DATA TO USE:
★ ★ ★

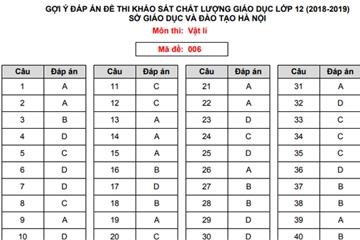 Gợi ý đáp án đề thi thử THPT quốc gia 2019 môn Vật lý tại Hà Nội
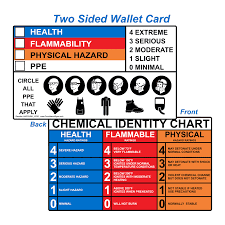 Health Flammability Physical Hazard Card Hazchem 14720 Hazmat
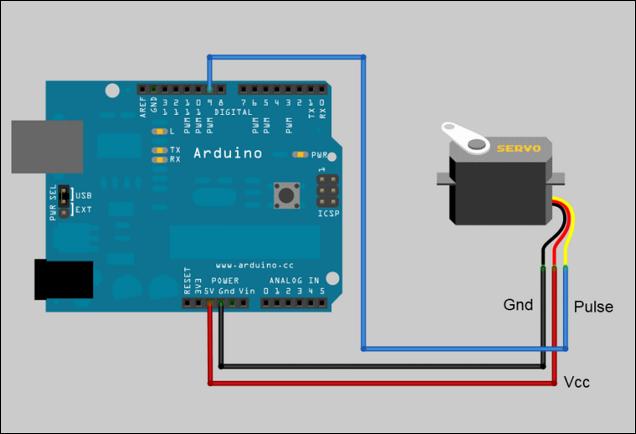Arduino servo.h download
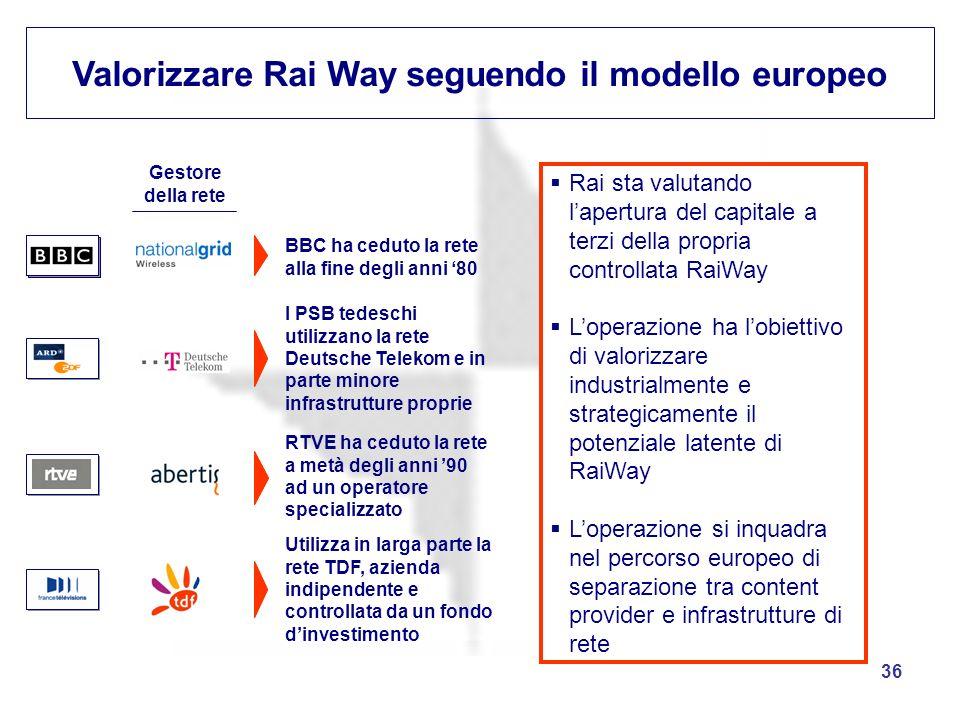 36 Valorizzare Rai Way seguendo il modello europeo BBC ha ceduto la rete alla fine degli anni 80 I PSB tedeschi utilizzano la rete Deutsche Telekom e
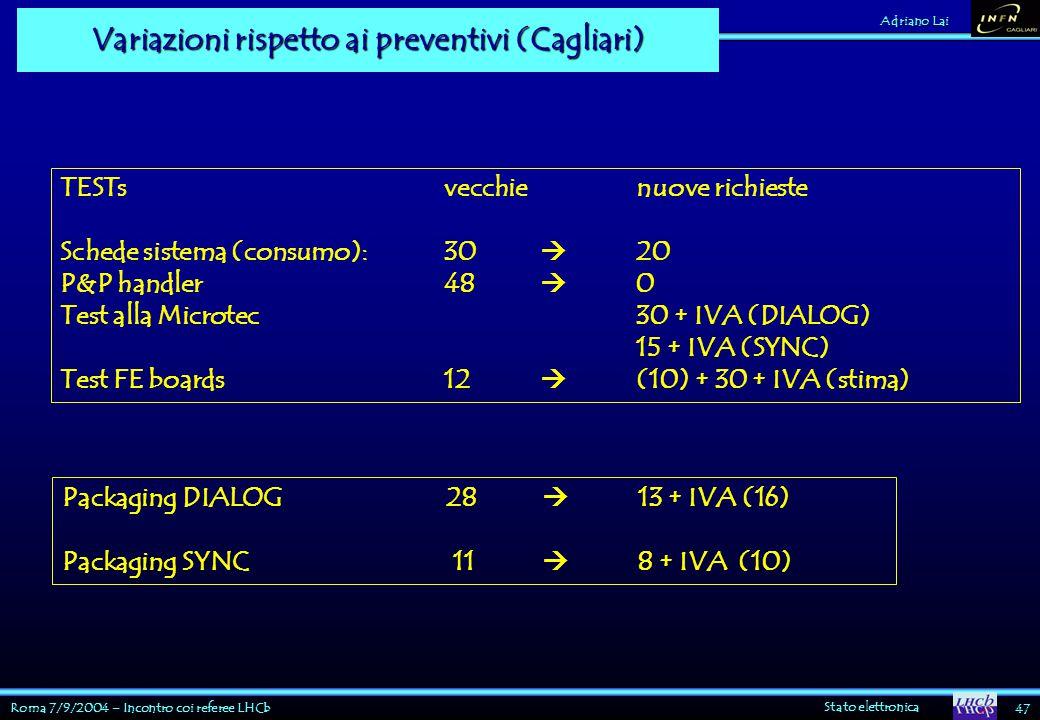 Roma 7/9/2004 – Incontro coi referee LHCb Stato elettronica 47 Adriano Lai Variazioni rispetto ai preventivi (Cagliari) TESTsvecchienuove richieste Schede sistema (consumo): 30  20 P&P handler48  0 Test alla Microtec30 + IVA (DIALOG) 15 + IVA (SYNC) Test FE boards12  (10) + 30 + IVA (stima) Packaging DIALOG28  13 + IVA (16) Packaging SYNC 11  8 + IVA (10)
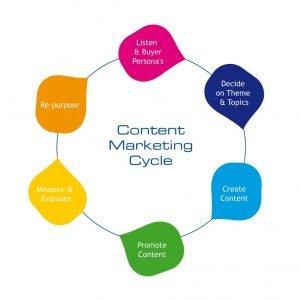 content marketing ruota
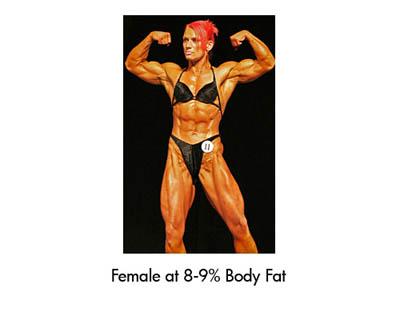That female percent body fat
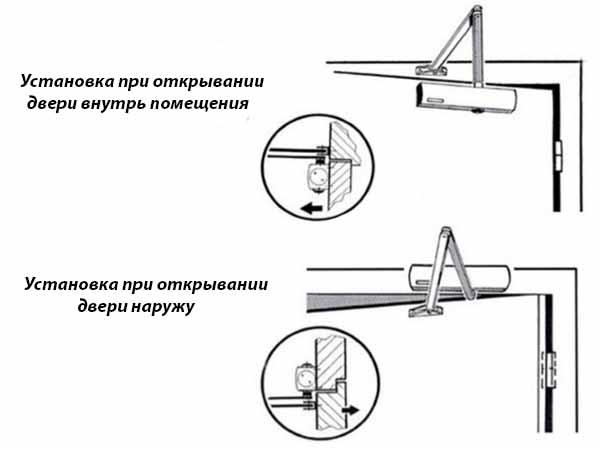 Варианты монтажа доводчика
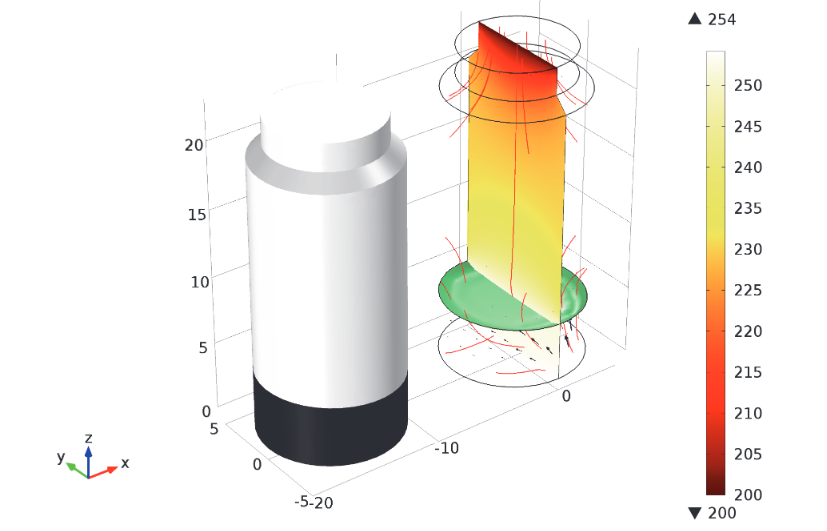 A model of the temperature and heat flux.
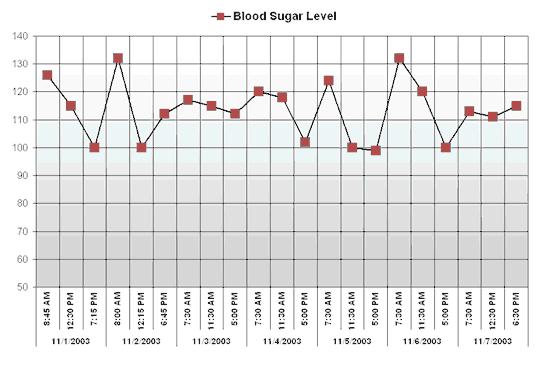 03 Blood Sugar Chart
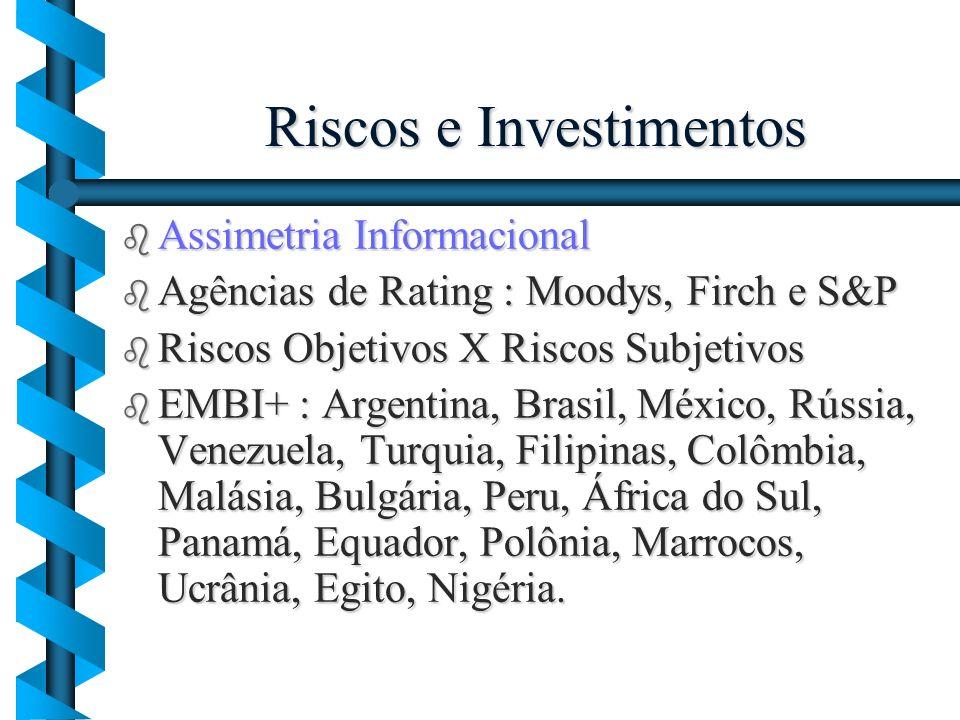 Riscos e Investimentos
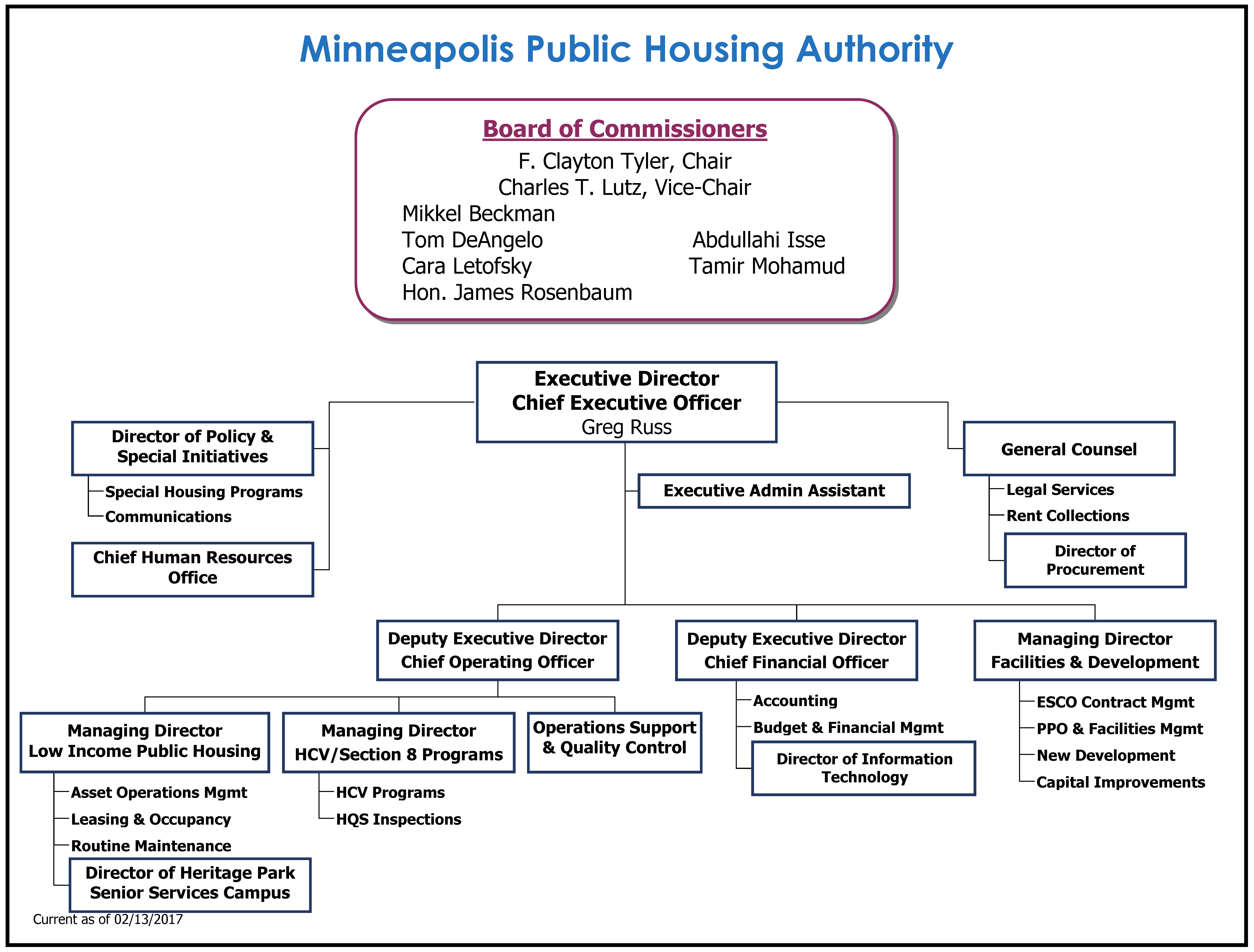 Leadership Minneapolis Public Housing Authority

★ ★ ★

PROBLEM TO WORK ON:
From the line with "Roma 7/9/2004 –" through the final line of the data above, copy everything exactly, both ends included, but not the pictures.

SOLVED EXERCISE:
 Roma 7/9/2004 – Incontro coi referee LHCb Stato elettronica 47 Adriano Lai Variazioni rispetto ai preventivi (Cagliari) TESTsvecchienuove richieste Schede sistema (consumo): 30  20 P&P handler48  0 Test alla Microtec30 + IVA (DIALOG) 15 + IVA (SYNC) Test FE boards12  (10) + 30 + IVA (stima) Packaging DIALOG28  13 + IVA (16) Packaging SYNC 11  8 + IVA (10)
 content marketing ruota
That female percent body fat
 Варианты монтажа доводчика
 A model of the temperature and heat flux.
 03 Blood Sugar Chart
 Riscos e Investimentos
 Leadership Minneapolis Public Housing Authority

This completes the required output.